It was a long time coming—22 years, to be exact—for biopic “Mandela: Long Walk to Freedom” to be released, but the film finally made its L.A. premiere Nov. 11 at the Arclight Cinerama Dome.
The film stars Idris Elba as Nelson Mandela and chronicles the leader’s life from childhood to becoming the first democratically elected president of South Africa. It was such a huge project that director Justin Chadwick turned it down at first, but after realizing that he could make the movie intimate and show the world a different side of Mandela, he decided to take it on.
“He was a fighter, a boxer,” he explained. “He loved cars, he loved women. He was flawed, and that just made him all the more extraordinary and what he did was all the more extraordinary. The backstory is the hundred-year history that his life represents of apartheid, but at the heart of it was a love story.”

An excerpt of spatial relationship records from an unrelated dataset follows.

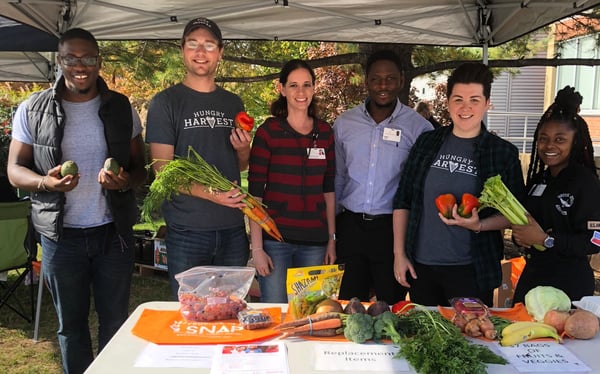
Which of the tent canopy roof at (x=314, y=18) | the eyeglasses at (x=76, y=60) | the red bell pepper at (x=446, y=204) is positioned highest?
the tent canopy roof at (x=314, y=18)

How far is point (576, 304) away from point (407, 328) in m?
0.88

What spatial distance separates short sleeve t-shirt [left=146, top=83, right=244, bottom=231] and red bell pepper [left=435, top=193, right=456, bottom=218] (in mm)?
1075

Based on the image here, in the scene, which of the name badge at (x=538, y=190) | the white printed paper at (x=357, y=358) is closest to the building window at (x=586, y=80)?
the name badge at (x=538, y=190)

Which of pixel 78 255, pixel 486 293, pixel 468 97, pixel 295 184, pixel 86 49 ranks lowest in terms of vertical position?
pixel 486 293

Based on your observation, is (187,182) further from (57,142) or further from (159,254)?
(159,254)

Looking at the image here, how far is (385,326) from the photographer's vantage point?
1857mm

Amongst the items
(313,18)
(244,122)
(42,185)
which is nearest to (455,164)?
(244,122)

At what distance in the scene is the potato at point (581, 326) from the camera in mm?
1911

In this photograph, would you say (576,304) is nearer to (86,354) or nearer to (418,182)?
(418,182)

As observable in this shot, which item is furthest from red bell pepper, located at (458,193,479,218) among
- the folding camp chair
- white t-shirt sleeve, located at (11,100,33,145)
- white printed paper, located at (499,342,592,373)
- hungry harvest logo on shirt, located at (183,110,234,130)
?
the folding camp chair

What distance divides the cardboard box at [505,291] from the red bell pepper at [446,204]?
226 centimetres

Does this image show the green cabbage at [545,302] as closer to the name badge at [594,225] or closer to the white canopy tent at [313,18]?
the name badge at [594,225]

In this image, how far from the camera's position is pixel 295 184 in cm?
283

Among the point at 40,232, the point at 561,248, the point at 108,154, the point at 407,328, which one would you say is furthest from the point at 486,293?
the point at 40,232
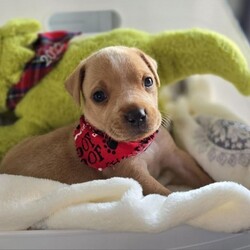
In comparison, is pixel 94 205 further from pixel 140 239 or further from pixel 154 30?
pixel 154 30

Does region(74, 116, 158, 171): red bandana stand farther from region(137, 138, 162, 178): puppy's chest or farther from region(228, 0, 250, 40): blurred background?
region(228, 0, 250, 40): blurred background

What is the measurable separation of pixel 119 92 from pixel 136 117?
0.25ft

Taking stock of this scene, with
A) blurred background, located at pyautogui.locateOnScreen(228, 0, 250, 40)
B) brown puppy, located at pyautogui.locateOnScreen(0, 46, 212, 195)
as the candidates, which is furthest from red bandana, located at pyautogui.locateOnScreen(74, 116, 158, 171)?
blurred background, located at pyautogui.locateOnScreen(228, 0, 250, 40)

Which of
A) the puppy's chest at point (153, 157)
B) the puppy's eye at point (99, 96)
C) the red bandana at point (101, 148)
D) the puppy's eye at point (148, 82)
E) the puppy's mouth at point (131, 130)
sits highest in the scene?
the puppy's eye at point (148, 82)

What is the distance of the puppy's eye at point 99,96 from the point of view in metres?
1.00

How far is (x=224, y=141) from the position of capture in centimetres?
121

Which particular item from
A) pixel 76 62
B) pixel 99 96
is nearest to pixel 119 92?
pixel 99 96

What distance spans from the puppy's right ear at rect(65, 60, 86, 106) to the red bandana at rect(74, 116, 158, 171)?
2.9 inches

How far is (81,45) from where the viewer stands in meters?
1.29

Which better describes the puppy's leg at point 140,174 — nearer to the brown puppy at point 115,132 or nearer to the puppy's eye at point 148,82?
the brown puppy at point 115,132

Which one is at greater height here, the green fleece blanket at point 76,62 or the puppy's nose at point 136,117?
the puppy's nose at point 136,117

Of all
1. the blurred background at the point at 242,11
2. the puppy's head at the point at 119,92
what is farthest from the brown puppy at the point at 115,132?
the blurred background at the point at 242,11

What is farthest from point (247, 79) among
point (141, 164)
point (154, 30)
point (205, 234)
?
point (154, 30)

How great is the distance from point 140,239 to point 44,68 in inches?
23.3
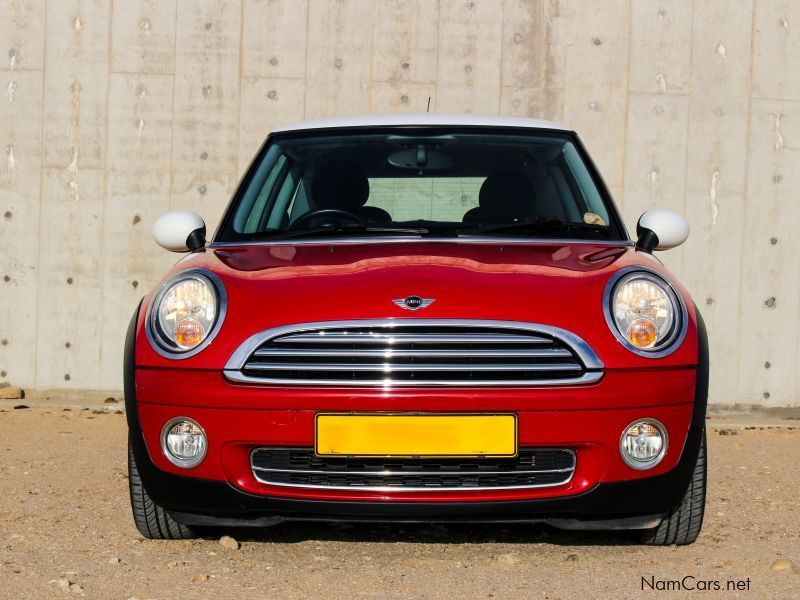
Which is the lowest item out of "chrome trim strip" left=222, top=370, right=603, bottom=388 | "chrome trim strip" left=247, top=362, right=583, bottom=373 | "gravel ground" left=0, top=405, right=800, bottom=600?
"gravel ground" left=0, top=405, right=800, bottom=600

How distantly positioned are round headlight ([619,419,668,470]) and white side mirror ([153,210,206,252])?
5.41ft

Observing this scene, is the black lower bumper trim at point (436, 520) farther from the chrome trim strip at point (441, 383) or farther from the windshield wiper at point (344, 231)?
the windshield wiper at point (344, 231)

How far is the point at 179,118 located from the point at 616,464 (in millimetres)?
4804

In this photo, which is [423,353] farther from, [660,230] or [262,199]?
[262,199]

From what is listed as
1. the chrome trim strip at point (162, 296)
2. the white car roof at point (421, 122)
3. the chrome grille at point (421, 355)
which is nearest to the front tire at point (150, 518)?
the chrome trim strip at point (162, 296)

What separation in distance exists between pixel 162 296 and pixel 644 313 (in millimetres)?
1317

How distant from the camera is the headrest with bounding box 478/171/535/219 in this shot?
443 cm

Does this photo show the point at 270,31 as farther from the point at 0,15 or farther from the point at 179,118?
the point at 0,15

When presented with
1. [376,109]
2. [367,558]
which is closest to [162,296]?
[367,558]

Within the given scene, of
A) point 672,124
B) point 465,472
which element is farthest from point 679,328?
point 672,124

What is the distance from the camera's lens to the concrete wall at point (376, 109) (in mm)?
7645

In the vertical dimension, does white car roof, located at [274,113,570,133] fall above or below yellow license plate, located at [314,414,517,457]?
above

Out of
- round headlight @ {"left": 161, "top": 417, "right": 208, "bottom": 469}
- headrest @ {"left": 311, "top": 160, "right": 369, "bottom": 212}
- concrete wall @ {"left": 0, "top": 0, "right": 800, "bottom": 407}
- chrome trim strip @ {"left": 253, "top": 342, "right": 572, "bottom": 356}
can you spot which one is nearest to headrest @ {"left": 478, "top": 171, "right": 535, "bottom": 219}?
headrest @ {"left": 311, "top": 160, "right": 369, "bottom": 212}

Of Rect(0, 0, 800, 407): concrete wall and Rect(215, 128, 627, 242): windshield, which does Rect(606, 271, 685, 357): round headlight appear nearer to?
Rect(215, 128, 627, 242): windshield
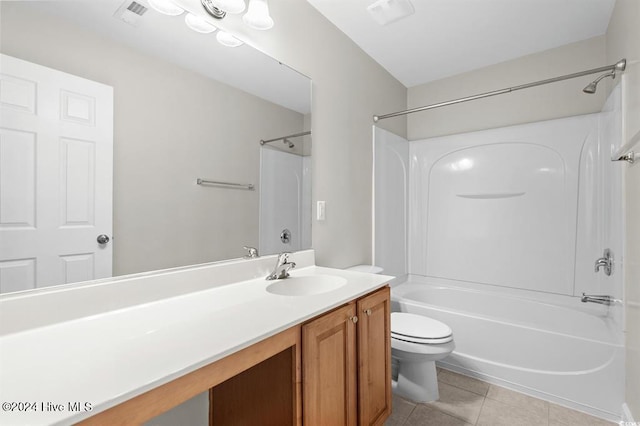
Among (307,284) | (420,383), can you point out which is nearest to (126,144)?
(307,284)

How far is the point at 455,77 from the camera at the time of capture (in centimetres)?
282

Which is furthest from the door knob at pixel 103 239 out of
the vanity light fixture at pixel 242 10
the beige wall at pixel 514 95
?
the beige wall at pixel 514 95

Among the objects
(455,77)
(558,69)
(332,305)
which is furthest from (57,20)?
(558,69)

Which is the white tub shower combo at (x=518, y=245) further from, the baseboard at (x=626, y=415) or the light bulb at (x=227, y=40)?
the light bulb at (x=227, y=40)

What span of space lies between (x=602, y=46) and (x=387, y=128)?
5.43 ft

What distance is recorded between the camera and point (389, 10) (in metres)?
1.90

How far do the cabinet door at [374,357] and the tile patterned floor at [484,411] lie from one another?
395mm

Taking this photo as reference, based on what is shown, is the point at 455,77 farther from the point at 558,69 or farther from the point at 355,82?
the point at 355,82

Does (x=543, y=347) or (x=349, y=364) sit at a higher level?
(x=349, y=364)

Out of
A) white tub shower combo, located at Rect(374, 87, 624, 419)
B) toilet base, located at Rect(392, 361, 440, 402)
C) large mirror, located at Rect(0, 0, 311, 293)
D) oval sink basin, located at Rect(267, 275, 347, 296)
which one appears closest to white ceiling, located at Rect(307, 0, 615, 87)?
white tub shower combo, located at Rect(374, 87, 624, 419)

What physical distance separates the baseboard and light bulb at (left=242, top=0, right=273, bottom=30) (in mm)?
2659

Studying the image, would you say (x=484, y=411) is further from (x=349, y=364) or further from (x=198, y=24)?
(x=198, y=24)

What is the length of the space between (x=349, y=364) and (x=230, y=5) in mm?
1606

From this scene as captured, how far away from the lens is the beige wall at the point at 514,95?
2.26 m
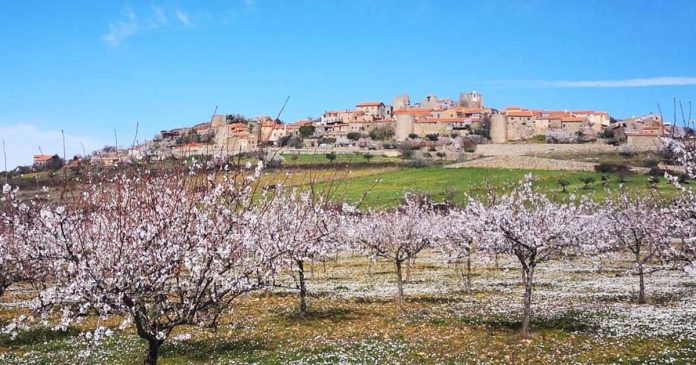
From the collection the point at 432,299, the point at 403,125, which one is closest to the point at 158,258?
the point at 432,299

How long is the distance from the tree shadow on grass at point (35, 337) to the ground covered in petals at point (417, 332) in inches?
2.0

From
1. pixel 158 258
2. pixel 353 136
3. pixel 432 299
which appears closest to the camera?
pixel 158 258

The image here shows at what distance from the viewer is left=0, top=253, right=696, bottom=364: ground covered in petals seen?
1772 cm

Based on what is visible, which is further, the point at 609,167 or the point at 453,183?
the point at 609,167

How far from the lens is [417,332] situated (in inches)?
839

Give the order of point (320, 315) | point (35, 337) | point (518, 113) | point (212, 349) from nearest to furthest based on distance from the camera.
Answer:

The love story centers on Mandela and his wife, Winnie Mandela, portrayed by Naomie Harris.
Harris said taking on such a huge character was tough, but there were two factors that made the road smoother for her: working with Chadwick again (they previously collaborated on “The First Grader”), and the opportunity to meet Winnie Mandela herself.
“Everybody had such strong opinions about how she should be played, so I really felt pulled in so many different directions,” she said. “It was great to sit down with Winnie herself and her to say, ‘Look, you’re the right person for this role. You’ve been chosen because you can do it. All I ask is you portray me faithfully.’”
Elba had quite the undertaking himself. He said he felt more like a researcher than an actor in preparing to take on the role, but it paid off. The film was even screened at the White House at President Barack Obama’s request.
A big stamp of approval, though, came from Mandela’s family. Elba called himself an “honorary Mandela” and said Mandela’s daughter, Zindzi Mandela, calls him dad. However, he was still nervous about showing the film to a South African audience for the first time.
“In South Africa, they were very silent and I wondered what that was about,” he recalled. “I thought maybe they didn’t like it, but they were just absorbing. You’ve got to remember, the whole freedom struggle in South Africa is about 25 years old. When we got there, the reaction was real.”
Elba’s portrayal even got a reaction from the former South African president himself. Producer Anant Singh, who started writing to Mandela in prison about the film 22 years ago, showed a scene of the movie to Mandela, and laughed as he remembered Mandela’s first reaction of seeing Elba as himself.
“He saw Idris Elba as the old Mandela in the Mandela prosthetics and he says, ‘Is that me?’” he said. “And it was very cute and he smiled and laughed, so it was very good.”
For Zindzi Mandela, who attended the L.A. premiere, the film had a big impact. She said seeing her father’s story on the big screen affected her dramatically.
“It was quite emotional for me,” she said of watching the film. “I was watching it with my mother, and it just forced me to take a journey that I wasn’t quite prepared to take. It was, in a sense, quite therapeutic.”
After the screening, attendees headed to bar Warwick to mingle over cocktails. “Mandela: Long Walk to Freedom” hits theaters Nov. 29.